▸ GIVEN RECORDS
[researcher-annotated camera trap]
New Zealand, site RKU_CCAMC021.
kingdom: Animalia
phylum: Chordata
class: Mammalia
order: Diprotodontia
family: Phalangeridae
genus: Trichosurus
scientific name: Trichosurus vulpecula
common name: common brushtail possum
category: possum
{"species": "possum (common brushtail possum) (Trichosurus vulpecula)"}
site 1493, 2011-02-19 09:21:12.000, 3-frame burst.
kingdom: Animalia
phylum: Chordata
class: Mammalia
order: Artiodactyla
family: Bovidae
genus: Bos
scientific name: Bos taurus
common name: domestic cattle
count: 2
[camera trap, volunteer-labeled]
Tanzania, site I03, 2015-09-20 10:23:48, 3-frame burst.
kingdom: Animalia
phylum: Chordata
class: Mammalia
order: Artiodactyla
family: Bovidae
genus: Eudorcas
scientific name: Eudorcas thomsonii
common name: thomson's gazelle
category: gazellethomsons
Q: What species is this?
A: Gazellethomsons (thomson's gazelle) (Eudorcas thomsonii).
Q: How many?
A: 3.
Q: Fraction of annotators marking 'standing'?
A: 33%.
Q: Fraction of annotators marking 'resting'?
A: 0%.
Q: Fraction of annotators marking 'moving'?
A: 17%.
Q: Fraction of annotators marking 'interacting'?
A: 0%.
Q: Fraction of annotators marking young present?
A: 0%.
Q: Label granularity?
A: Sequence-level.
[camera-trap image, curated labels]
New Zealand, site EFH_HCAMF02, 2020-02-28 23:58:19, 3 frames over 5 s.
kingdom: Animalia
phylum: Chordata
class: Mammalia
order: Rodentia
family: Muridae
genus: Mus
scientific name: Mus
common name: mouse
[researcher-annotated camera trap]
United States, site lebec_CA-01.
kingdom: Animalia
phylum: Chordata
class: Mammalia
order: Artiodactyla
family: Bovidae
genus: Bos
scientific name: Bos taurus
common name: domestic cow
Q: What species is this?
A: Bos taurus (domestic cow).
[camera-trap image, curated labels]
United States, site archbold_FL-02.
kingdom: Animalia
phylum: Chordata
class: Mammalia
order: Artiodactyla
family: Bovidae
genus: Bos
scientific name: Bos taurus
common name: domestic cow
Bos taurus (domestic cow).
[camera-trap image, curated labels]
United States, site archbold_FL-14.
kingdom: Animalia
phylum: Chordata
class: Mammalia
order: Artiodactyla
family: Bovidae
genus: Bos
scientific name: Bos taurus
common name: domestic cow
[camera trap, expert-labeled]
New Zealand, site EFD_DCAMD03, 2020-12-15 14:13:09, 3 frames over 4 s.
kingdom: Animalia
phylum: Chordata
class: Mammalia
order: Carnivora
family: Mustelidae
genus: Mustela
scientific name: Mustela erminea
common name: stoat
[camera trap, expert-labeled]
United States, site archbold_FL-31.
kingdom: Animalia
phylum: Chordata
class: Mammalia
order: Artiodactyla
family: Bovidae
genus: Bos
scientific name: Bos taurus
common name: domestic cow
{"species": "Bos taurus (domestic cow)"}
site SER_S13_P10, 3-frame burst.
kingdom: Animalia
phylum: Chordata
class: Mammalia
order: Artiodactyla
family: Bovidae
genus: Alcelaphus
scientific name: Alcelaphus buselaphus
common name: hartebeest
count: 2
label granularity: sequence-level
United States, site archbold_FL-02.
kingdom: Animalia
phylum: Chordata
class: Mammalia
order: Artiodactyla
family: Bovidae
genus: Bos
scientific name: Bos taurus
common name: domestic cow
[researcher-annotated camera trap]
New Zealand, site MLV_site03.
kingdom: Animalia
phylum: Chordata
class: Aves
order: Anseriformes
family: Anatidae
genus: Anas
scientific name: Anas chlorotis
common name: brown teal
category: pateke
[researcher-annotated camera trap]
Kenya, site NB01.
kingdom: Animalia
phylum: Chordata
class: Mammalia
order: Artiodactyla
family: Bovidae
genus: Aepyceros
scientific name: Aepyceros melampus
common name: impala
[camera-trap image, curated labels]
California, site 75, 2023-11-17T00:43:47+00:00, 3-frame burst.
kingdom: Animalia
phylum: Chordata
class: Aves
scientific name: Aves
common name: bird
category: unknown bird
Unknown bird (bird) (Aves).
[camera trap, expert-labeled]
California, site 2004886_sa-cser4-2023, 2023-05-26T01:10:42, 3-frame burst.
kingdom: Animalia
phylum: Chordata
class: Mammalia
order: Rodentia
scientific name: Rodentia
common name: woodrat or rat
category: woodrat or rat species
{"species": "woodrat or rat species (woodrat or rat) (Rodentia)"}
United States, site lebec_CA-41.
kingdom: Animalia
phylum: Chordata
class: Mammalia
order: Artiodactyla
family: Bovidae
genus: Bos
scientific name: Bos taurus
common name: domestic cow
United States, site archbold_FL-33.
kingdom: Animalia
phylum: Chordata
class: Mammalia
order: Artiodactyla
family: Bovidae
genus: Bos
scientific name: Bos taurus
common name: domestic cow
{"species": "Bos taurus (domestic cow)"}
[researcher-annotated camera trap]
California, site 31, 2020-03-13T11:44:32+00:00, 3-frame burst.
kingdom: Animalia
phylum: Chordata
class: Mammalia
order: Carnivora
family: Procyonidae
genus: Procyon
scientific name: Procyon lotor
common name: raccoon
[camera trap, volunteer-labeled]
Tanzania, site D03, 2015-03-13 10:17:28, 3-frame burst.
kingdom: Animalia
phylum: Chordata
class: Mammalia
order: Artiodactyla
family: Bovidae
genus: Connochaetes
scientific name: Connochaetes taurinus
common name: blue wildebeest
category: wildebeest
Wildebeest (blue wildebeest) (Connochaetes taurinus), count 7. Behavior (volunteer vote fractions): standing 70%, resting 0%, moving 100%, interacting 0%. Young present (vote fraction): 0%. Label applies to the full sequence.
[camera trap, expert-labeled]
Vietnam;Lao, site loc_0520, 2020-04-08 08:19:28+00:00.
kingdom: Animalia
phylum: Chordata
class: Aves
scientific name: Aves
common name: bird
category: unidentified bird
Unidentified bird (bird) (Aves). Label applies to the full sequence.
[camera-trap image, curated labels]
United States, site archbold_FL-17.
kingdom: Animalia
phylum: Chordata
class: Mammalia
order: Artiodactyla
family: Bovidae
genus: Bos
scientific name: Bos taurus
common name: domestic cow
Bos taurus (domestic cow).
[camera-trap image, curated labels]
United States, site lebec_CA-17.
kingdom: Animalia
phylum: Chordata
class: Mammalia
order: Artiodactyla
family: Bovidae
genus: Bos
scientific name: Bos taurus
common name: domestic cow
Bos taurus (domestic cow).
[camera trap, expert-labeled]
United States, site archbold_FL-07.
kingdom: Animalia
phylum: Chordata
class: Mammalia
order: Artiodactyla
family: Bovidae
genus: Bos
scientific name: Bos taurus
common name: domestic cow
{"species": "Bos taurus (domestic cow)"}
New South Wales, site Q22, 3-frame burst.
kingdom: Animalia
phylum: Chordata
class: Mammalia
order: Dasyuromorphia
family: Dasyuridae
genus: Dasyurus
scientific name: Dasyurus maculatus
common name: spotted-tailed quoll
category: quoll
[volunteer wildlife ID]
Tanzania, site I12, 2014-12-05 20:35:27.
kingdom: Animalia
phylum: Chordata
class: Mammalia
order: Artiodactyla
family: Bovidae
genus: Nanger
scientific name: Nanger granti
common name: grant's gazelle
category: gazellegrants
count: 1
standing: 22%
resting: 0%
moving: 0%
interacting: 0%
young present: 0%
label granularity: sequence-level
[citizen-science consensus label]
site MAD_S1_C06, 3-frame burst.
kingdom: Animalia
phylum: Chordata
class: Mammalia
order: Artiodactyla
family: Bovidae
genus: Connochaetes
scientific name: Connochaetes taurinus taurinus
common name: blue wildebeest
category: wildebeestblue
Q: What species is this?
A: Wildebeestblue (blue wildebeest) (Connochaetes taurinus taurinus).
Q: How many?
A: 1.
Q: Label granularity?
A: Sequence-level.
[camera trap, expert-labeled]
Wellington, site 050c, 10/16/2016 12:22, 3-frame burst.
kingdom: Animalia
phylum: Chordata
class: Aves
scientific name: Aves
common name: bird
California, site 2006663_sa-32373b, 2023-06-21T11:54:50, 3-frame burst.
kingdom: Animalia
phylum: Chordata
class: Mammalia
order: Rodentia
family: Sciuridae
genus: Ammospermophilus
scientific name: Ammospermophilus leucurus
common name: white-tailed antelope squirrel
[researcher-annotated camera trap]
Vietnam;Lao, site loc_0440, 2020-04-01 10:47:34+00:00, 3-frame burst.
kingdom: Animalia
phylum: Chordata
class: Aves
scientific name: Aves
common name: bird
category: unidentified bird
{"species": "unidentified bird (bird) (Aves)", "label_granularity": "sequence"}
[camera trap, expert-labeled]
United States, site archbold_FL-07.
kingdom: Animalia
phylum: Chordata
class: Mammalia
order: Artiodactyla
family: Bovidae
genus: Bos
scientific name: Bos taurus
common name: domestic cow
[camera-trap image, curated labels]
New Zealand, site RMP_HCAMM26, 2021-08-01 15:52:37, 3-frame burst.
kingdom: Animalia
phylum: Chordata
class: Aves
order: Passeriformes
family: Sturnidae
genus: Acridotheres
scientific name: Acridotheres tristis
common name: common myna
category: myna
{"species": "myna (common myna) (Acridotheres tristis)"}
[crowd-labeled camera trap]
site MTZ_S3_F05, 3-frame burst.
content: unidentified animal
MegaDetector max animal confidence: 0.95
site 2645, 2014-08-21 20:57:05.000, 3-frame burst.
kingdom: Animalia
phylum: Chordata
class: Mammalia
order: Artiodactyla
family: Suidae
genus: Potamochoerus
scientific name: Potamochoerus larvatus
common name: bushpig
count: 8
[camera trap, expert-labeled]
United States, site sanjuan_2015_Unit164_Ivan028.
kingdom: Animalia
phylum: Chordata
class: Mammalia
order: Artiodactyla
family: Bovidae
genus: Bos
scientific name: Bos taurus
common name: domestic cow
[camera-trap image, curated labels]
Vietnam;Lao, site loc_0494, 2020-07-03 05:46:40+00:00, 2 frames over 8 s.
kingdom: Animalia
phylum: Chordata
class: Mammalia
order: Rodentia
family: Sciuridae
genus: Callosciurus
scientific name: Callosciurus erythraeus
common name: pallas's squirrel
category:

▸ ABOUT THIS EXERCISE
State, as a bare number, how many lines of the material include the string "Tanzania".

▸ ANSWER FOR THE TASK
3